Activist funds are in business to maximize value creation for their investors (and for their principals, who get rich on their carry and their investment in their own funds). Why would any rational activist investor consciously forgo the higher-net present value of a long-term company business initiative in favor of the investor’s lower, short-term value creating idea? Activist fund managers don’t get paid for ego trips; they get paid for maximizing returns. The same, of course, is true for all actively managed institutional investors. Even index and other quantitative investors should opt for the highest net present value creator if they have the capability of understanding and evaluating the competing proposals. In theory, only short sellers should oppose the highest-net present value-added program, regardless of its duration.

Properly Framed, the Debate Should be About Game Plans, Not Time Duration

So then, what is the long-term/short-term debate all about? Stripped of the rhetoric and emotional biases of managements and Boards on the one hand, and investors on the other hand, the debate is not about duration, but rather about evaluating competing agendas that frequently have different time horizons. While in theory, net present value should be the arbiter of the debate, in practice, it obviously is challenging to determine the net present value of a given corporate business initiative, and reasonable people can and will disagree about its calculation. Hence, activist campaigns are typically characterized by competing investor presentations, through which management and the activist each tries to demonstrate the value creation superiority of its business plan.
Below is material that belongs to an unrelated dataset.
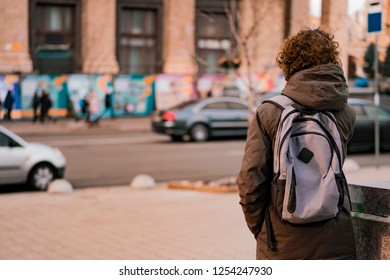 Curly young boy with backpack walking on the street copy space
But if the debate does boil down to nothing more than investors choosing between two competing strategies for a company, why all the heat and passion? Perhaps the source of much of the emotion is that Boards, management and the proponents of these strategies believe that the shareholder vote (actual or projected) that ultimately resolves the conflict between an activist’s game plan and the Board’s is unfairly stacked against the Board.

Because most activist investor business plans focus on shorter-term solutions than those of management, it is convenient to characterize them as “short-term,” and there is no doubt that today “short-term” does have pejorative connotations. Viewed in this light, one would think that many institutional investors would be emotionally biased against activist investors and in favor of management’s typically longer-term program, not the contrary as believed by most managements and Boards.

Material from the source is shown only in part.